Money Lessons for kids #1: Learn to earn

The first and most important lesson is to teach your kids the value of a dollar. We have all heard that saying, “Money doesn’t grow on trees”, but if your child doesn’t understand where it comes from, they may not get this quote. Instead, have an active talk with them about how money works, and why you work and have a job. Make sure your kids clean their rooms, help with meals, wash dishes and/or perform other needed chores around the house so they make the con­nection between income and working for it. This is a great way of getting them to realize that spending is fun, but work is hard- so money goes faster than they may realize.

Money Lessons for kids #2:Do not withhold allowance as punishment

The only time your child should not receive an allowance is if they fail to complete assigned chores. If you withhold or reduce allowance for misbe­havior at home or school, it only serves to teach them that they can “pay a price” for bad behavior. The best strategy is to be consistent with an established allowance arrangement so that your child learns consistency in earning a wage.
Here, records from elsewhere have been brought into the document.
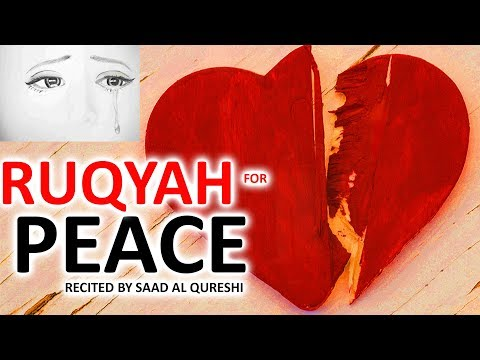 Very powerful ruqyah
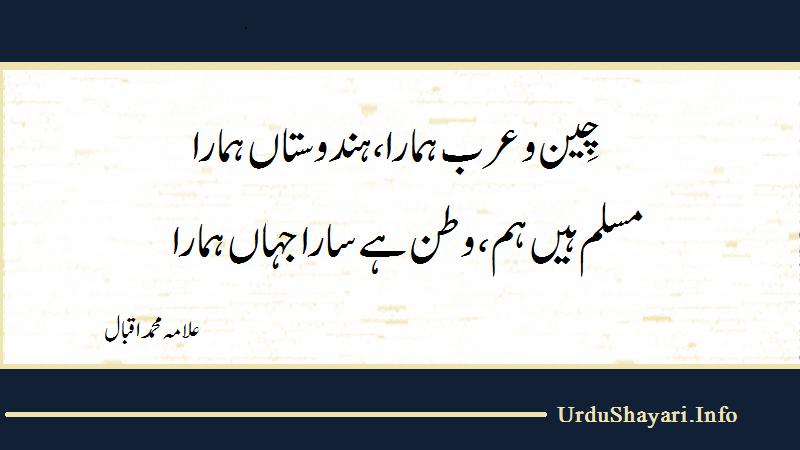 Allama Iqbal poetry on Hindustan Chine - Shayari for muslims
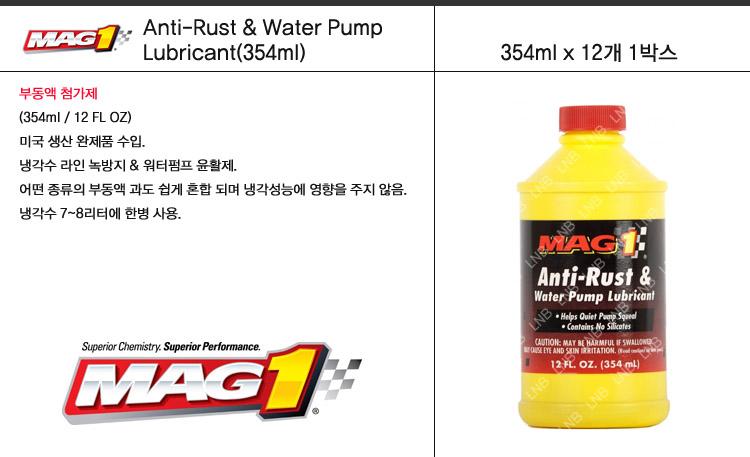 lnb_mag1_waterpump_lubricant.jpg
Money Lessons for kids #3: Allow kids to earn based on age

The question of how much money, is one that we see often. As a general guideline, parents can follow a simple rule: Pay your child weekly the equivalent of their age. If your child is 10, he/she will receive $10 per week. This is a great way for them to become familiar with their “income” and making sure that they budget and can plan ahead.

If you have multiple children, and feel nervous about setting apart money for your children, don’t fret. Instead, whenever you go to the store or they want ice cream or a toy, ask them if they have the money for it. By putting it in their hands, and not yours, they will get to see that spending money and buying treats all the time adds up. The money that you are giving your children as allowance should also be something you are consistent with and also strict with. 
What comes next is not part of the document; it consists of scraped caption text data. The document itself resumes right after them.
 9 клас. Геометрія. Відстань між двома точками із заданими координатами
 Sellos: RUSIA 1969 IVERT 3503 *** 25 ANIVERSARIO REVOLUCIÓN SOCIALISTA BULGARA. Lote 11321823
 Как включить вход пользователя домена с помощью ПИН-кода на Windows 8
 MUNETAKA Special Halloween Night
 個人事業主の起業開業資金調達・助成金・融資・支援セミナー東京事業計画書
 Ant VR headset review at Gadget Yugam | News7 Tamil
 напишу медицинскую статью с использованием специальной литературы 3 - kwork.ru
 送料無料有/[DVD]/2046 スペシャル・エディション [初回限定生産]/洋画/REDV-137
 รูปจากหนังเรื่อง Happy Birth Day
Extra Tip: Don’t give advances

As adults, it’s not often that employers give advances on wages, so don’t teach your kids that being paid before work is completed is okay. If your child blows through their allowance, hold strong and make them wait until the next “pay day.” This teaches them that they need to be more careful about how they spend and when. It’s a tough world out there, and the best way to learn is by giving them an authentic view of how getting paid works. 
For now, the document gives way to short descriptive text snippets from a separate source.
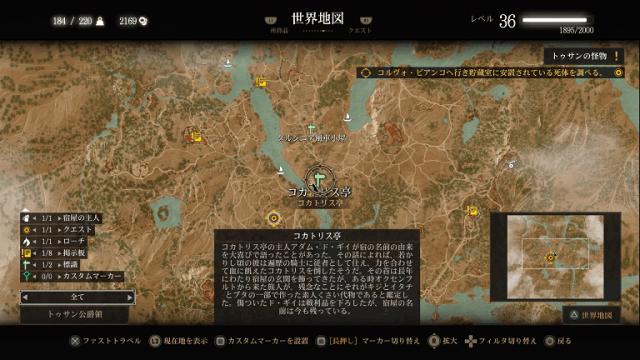 ウィッチャー3攻略: グウェント:兎にも角にもトーナメント! (DLC第2弾 血塗られた美酒、サイドクエスト)-トゥサン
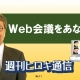 【週刊ヒロキ通信】Web会議をあなたに_税理士 髙野裕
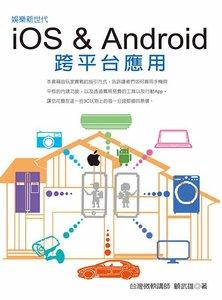 娛樂新世代 : iOS & Android 跨平台應用 (舊名: iOS、Android一書雙修!秘笈寶典)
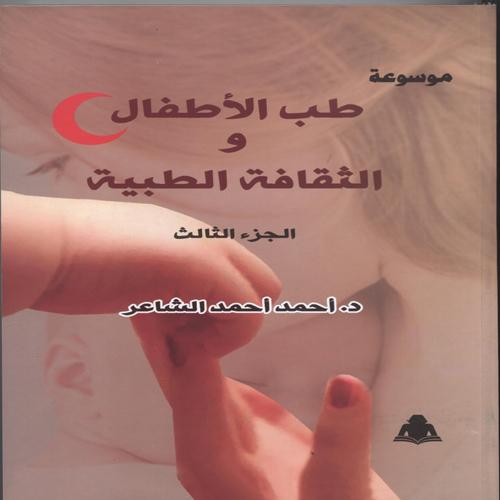 موسوعة طب الأطفال والثقافة الطبية . الجزء الثالث 1
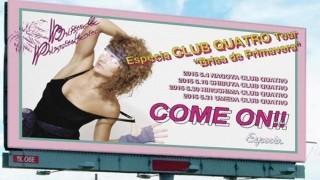 2015/05/04 Especia CLUB QUATTRO Tour 「Brisa de Primavera」@ 名古屋クラブクアトロ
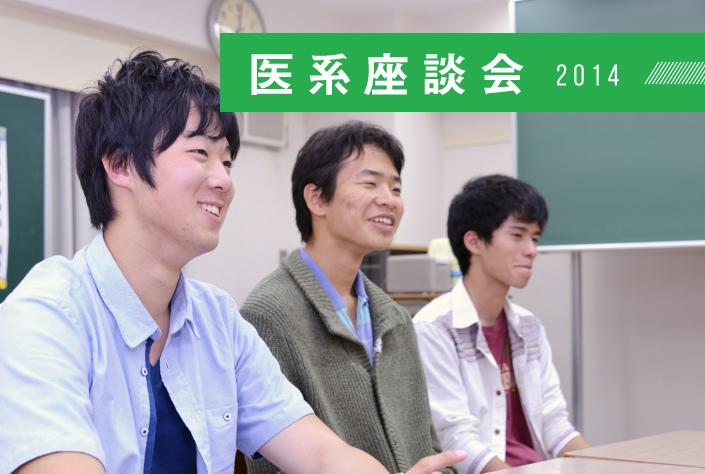 2014 卒業生座談会【医系】:それぞれの方法でつかんだ合格。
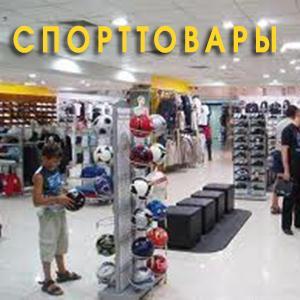 Спортивные магазины Клинц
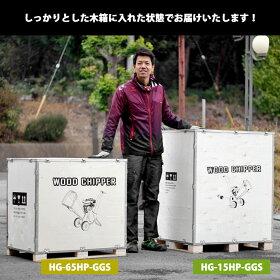 ガーデンシュレッダー粉砕機二枚刃エンジン式4サイクル15馬力HG-15HP-GGS14ウッドチッパーガーデンチッパー園芸用粉砕機枝竹剪定処理業務用家庭用4スト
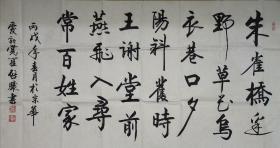 """爱新觉罗·启骧书法,满族,雍正第九代孙,1935年生于北京。书法家,中国书法家协会会员,长白书画研究会副会长,中共党员,1998年被聘为北京市文史研究馆馆员。""""国学典籍书法系列丛书""""《书法诗经》的创作者之一[1]。"""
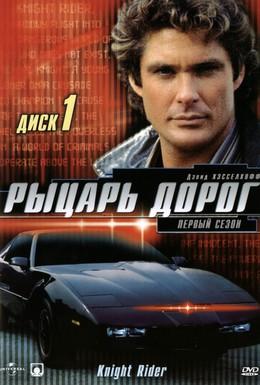 Постер фильма Рыцарь дорог (1982)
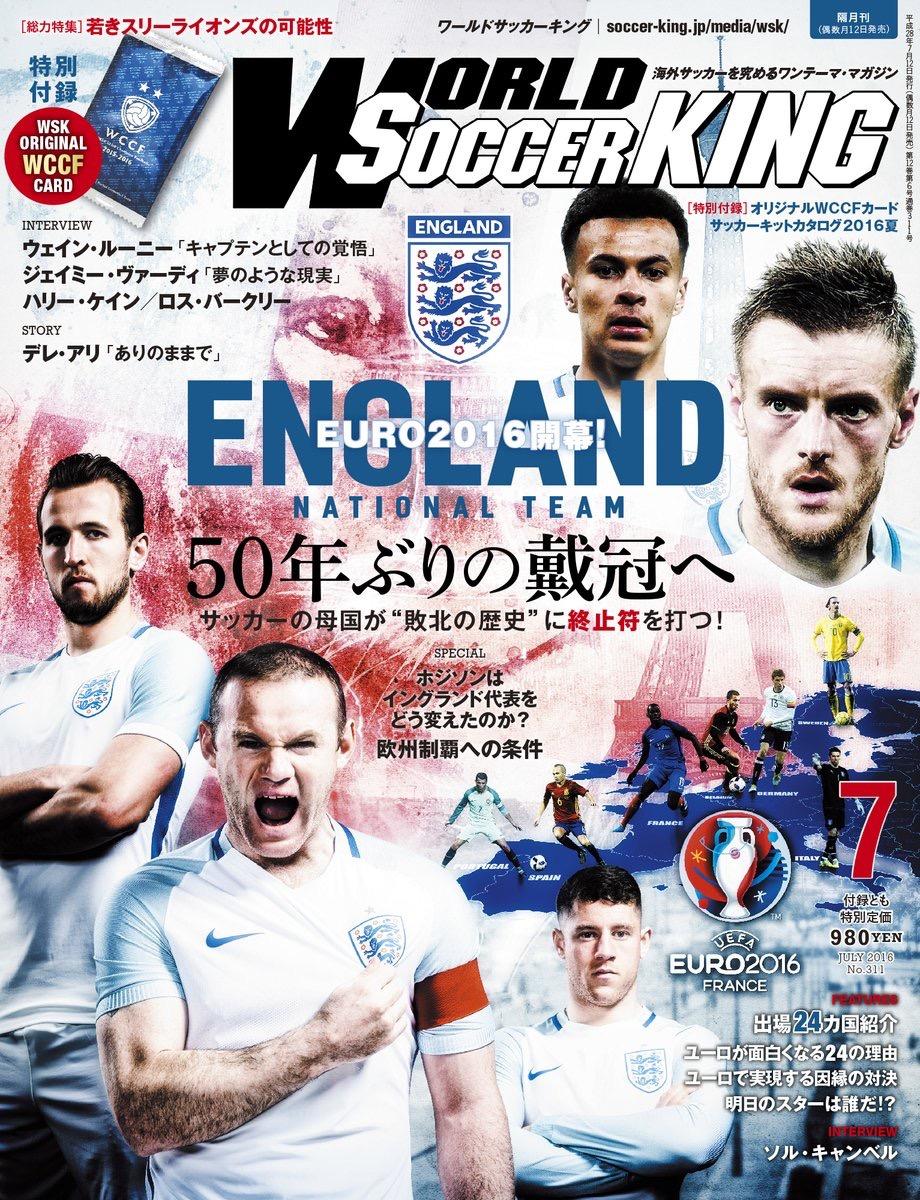 ◆EURO小ネタ◆開幕前 某サッカー雑誌『ENGLAND 50年ぶりの載冠へ!』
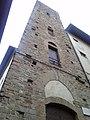 Wieża Kasztanowa.jpg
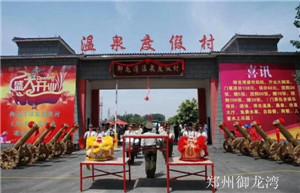 郑州御龙湾温泉度假村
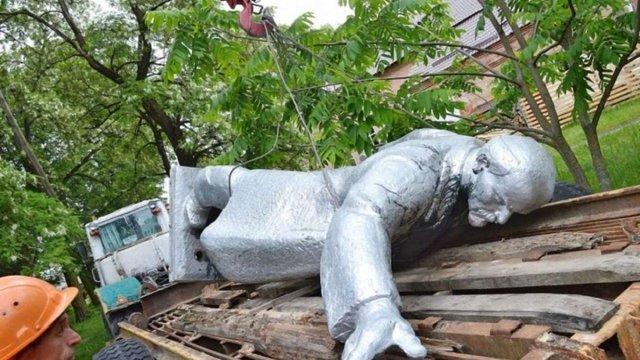 На ProZorro за 220 тис. гривень вперше продали пам'ятник Леніну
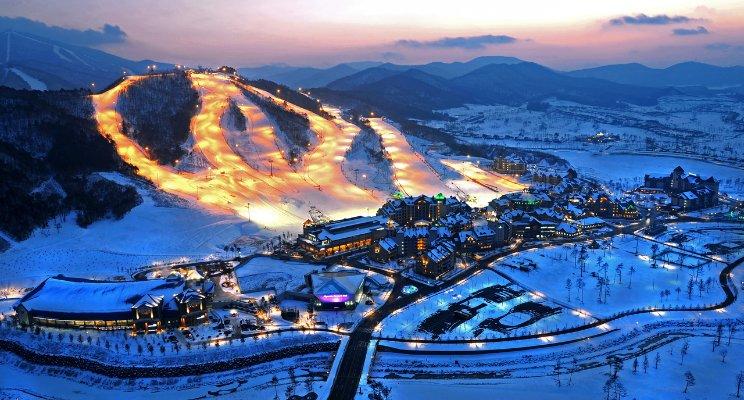 PyeongChang Olympic ski venue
Final Tip: Teach your kids to save

Help your kids understand the importance of saving money. Help them set up a bank account and explain why it’s smart to have money for a “rainy day.” This may be the hardest step to teach, but a great way to start is by helping them realize that sometimes, great things cost a lot of money. Perhaps they’re really excited about a new toy. Soon, they will see how much time or work they need to get done in order to save enough money for said toy. This is a great way to show them how hard it is to save money, and they may even think twice about spending all their hard earned money on a toy. 

Giving your child an allowance is a smart way to teach them a strong work ethic, the value of money and the importance of saving for the future. Starting off by teaching strong financial habits will better ensure your kids are financially responsible throughout life.